Eine zur Anfechtung berechtigte Täuschung liegt auch nicht darin, dass die Beklagte den Klägern den geänderten Darle­hens­vertrag im Juni 2004 zur Unterschrift sandte, obwohl sie zu diesem Zeitpunkt möglicherweise schon damit rechnete, dass die Urteile des Senats vom 20.01.2004 höchst­rich­terliche Überprüfung nach Maßgabe der Entscheidungen des 1. Zivilsenats des Bundes­ge­richtshofs vom 20.04.2004 nicht standhalten würden. Die Unterzeichnung des neuen Darle­hens­ver­trages diente nämlich nur dem Vollzug des bereits im März 2004, also vor der fraglichen Entscheidung des Bundes­ge­richtshofs, geschlossenen Vergleichs. Auch in den Fällen, in denen die Beklagte das Vergleichs­angebot erst Ende April 2004 an die Kläger richtete, also nachdem die Entscheidung des Bundes­ge­richtshofs vom 20.04.2004 ergangen war, besteht kein Grund für eine Anfechtung. Zu diesem Zeitpunkt war nämlich lediglich das Ergebnis der Revisi­ons­ver­fahren, nicht jedoch die Begründung der Revisi­ons­urteile bekannt. Die Verfah­rens­be­tei­ligten und erst recht die Beklagte kannten die tragenden Erwägungen des Revisi­ons­ge­richts bis zur Einstellung der Urteile ins Internet am 05.06.2004 nicht. Erst ab diesem Tag bestanden für die Beklagte hinreichende Zweifel, ob die Entscheidung des Oberlan­des­ge­richts Karlsruhe einer revisi­ons­ge­richt­lichen Überprüfung würde standhalten können. Nach der Rechtsprechung des Bundes­ge­richtshofs bis zu diesem Zeitpunkt war nämlich die Annahme einer allgemeinen Rechts­scheins­vollmacht nicht ausgeschlossen.

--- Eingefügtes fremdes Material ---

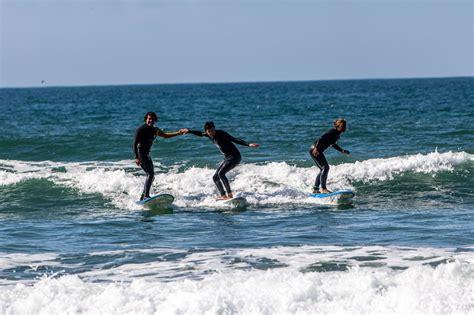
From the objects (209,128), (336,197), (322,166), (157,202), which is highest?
(209,128)

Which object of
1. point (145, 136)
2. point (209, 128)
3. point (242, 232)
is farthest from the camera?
point (145, 136)

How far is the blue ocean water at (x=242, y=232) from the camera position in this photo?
870 cm

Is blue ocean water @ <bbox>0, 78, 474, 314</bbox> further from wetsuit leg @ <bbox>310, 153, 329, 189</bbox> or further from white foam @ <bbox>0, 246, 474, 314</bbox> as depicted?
wetsuit leg @ <bbox>310, 153, 329, 189</bbox>

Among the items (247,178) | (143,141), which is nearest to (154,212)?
(143,141)

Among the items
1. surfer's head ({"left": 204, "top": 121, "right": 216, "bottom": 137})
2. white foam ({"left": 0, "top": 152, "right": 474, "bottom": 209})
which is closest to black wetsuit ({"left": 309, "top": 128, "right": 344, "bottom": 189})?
white foam ({"left": 0, "top": 152, "right": 474, "bottom": 209})

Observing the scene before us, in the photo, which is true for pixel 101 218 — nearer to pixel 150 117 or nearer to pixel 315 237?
pixel 150 117

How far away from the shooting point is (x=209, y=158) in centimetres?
2278

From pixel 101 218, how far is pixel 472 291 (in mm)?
8058

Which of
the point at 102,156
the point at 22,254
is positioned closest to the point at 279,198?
the point at 22,254

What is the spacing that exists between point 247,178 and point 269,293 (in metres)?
9.82

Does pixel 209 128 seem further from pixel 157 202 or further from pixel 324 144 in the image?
pixel 324 144

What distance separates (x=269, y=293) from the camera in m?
8.75

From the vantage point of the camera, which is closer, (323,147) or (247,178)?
(323,147)

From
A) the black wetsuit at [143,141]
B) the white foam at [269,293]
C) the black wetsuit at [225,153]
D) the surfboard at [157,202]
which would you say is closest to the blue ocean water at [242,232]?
the white foam at [269,293]
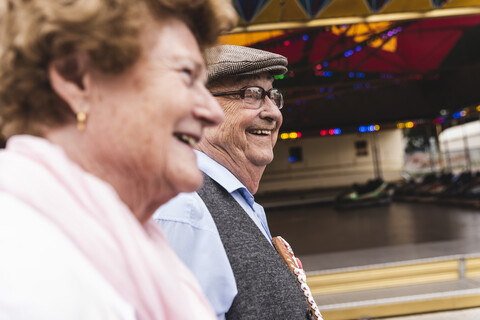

Die Wirksamkeit des Vergleichs kann mit Erfolg auch nicht aus anderen rechtlichen Gesichtspunkten in Zweifel gezogen werden.

Die Revision wurde nicht zugelassen.

Siehe nachfolgend:

Anfechtung von Vergleichen betreffend Finan­zie­rungs­da­rlehen zum Fondserwerb erfolglos (Bundes­ge­richtshof, Beschluss v. 13.03.2007 - XI ZR 327/05, XI ZR 328/05, XI ZR 329/05 -)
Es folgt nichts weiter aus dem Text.